One question, though... since inc expects a symbol, is there a way to use inc on an array index? I.e., (inc (arr x y))?

Lutz · Post by **Lutz** » Mon Aug 20, 2007 2:42 pm

The use of an arrray for counting is an important step, even more so when using a few hundred or thousand elements in the counting array.

There is another 2 modifications to get it another 20% faster using 'unpack' to create a vector of ASCII numbers from the string, and using a feature of 'nth-set', which gives the old contents in $0

Code: Select all

(define (count-chars str , nums chars c)
  (set 'chars (array 128 (dup 0 128)))
  (set 'nums (unpack (dup "c" (length str)) str))
  (dolist (c nums)
       (nth-set (chars c) (+ $0 1)))
  chars)

Lutz

Jeff · Post by **Jeff** » Mon Aug 20, 2007 3:04 pm

I get another 18% beyond that using only unsigned integers ("b" instead of "c"). Thanks! This is getting pretty fun :)
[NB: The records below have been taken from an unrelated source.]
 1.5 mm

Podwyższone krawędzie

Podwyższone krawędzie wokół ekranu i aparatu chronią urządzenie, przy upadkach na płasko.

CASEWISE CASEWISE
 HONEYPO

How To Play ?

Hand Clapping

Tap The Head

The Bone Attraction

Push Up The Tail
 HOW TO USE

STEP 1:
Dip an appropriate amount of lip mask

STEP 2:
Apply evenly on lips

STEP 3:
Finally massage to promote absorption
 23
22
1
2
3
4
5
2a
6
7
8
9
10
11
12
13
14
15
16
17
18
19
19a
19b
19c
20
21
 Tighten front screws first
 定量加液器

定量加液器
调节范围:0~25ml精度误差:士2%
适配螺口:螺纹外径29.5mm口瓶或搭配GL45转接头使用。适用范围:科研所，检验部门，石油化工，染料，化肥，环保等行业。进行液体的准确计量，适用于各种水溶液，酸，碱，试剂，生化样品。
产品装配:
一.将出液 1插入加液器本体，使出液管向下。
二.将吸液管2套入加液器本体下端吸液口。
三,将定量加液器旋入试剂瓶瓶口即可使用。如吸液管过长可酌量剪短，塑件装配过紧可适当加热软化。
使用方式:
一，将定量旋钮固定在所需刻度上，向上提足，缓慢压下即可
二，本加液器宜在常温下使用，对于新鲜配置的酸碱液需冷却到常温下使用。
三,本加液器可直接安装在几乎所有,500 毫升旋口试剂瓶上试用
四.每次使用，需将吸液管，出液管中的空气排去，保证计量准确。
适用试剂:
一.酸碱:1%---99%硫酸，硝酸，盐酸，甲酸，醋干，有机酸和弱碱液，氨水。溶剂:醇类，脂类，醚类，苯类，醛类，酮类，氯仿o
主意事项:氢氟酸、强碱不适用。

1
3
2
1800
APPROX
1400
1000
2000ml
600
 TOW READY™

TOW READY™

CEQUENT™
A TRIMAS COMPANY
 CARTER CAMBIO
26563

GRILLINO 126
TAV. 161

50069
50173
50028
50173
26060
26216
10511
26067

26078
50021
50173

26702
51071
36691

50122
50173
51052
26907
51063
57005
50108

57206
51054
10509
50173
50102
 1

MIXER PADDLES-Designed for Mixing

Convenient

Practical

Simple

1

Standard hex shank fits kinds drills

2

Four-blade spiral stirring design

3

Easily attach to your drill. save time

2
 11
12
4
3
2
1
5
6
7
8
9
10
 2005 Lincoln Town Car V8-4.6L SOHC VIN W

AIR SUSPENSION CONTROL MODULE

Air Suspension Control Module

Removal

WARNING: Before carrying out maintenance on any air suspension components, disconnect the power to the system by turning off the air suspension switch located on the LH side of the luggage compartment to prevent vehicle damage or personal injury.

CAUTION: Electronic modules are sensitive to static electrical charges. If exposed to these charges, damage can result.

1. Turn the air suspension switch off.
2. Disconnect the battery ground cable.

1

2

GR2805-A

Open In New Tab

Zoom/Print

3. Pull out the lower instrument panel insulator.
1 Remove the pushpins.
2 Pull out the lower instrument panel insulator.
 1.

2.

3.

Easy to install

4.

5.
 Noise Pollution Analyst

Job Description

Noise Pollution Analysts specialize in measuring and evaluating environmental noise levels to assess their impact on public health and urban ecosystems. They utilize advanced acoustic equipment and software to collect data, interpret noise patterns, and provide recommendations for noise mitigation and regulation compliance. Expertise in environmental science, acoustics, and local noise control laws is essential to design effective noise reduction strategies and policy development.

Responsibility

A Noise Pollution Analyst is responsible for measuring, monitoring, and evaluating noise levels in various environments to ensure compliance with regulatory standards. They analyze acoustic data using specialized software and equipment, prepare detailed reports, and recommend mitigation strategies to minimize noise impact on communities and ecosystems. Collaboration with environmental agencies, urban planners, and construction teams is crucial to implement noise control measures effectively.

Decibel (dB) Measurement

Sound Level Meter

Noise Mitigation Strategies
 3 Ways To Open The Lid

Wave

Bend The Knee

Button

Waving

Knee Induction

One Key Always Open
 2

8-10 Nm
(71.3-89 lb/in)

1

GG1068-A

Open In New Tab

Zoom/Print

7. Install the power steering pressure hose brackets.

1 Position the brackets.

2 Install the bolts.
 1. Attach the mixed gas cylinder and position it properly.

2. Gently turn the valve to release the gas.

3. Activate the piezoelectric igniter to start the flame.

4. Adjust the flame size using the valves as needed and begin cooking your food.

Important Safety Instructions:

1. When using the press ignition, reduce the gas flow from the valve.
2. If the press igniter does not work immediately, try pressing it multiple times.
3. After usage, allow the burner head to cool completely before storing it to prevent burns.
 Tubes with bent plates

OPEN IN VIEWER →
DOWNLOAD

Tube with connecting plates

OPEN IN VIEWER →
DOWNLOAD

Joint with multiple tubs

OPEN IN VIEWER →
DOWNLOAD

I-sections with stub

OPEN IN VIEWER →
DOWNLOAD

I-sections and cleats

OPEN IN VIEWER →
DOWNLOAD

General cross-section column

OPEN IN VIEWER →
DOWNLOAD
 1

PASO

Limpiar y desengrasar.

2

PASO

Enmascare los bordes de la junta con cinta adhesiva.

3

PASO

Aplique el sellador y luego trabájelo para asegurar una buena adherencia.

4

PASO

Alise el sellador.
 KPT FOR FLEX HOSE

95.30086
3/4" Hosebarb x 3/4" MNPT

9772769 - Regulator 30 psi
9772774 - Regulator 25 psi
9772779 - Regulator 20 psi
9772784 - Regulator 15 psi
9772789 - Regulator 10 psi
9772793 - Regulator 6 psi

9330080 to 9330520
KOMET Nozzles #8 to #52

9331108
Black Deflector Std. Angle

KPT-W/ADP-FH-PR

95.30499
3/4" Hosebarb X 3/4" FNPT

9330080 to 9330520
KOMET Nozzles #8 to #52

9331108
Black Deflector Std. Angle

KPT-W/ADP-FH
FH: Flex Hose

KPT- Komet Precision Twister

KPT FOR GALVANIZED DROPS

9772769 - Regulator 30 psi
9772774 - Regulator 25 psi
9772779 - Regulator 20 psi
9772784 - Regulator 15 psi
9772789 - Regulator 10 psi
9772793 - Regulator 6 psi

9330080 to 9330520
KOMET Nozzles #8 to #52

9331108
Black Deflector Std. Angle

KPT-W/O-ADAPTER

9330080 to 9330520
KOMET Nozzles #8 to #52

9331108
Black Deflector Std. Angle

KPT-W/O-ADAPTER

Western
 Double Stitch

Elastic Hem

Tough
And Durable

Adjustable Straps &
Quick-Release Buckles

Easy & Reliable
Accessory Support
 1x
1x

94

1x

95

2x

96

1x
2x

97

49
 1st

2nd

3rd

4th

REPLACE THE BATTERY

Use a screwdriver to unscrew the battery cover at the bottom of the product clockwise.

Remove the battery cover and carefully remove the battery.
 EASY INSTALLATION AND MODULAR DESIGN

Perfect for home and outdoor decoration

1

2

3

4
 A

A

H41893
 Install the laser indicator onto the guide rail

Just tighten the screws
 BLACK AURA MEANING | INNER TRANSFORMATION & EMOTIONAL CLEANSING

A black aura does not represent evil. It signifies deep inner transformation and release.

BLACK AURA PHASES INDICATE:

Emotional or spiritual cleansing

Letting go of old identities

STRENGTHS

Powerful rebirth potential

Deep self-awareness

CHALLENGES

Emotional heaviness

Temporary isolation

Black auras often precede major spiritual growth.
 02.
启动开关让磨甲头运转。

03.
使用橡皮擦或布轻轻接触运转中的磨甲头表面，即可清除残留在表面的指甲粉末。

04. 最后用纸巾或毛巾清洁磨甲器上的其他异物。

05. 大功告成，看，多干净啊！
Lutz · Post by **Lutz** » Wed Aug 29, 2007 8:59 pm

The rewritten 'count in 9.2.1 is about 3-4 times faster than before when counting 100 in 1,000,000 elements. On the 'war_and_peace.txt' character count about 30% faster on a Core Duo 2 1.8Ghz when testing against counting with 'unpack and char-indexed 'array, and of course a lot easier to code.

Code: Select all

(set 'str (read-file "war_and_peace.txt"))
; old way on 9.2.0
(set 'cnts (array 128 (dup 0 128)))
(dolist (i (unpack (dup "b" (length str)) str)))
	(nth-set (cnts i) (+ $0 1)))

-> 1270 ms

; using count on 9.2.1
(count (sequence 0 127) (unpack (dup "b" (length str)) str))

-> 812 ms

Lutz

Jeff · Post by **Jeff** » Wed Aug 29, 2007 11:36 pm

Wow! Where can I get some of that?! Thanks a bunch, Lutz. It's nice to work in a language where the author takes a personal interest in how the language is used.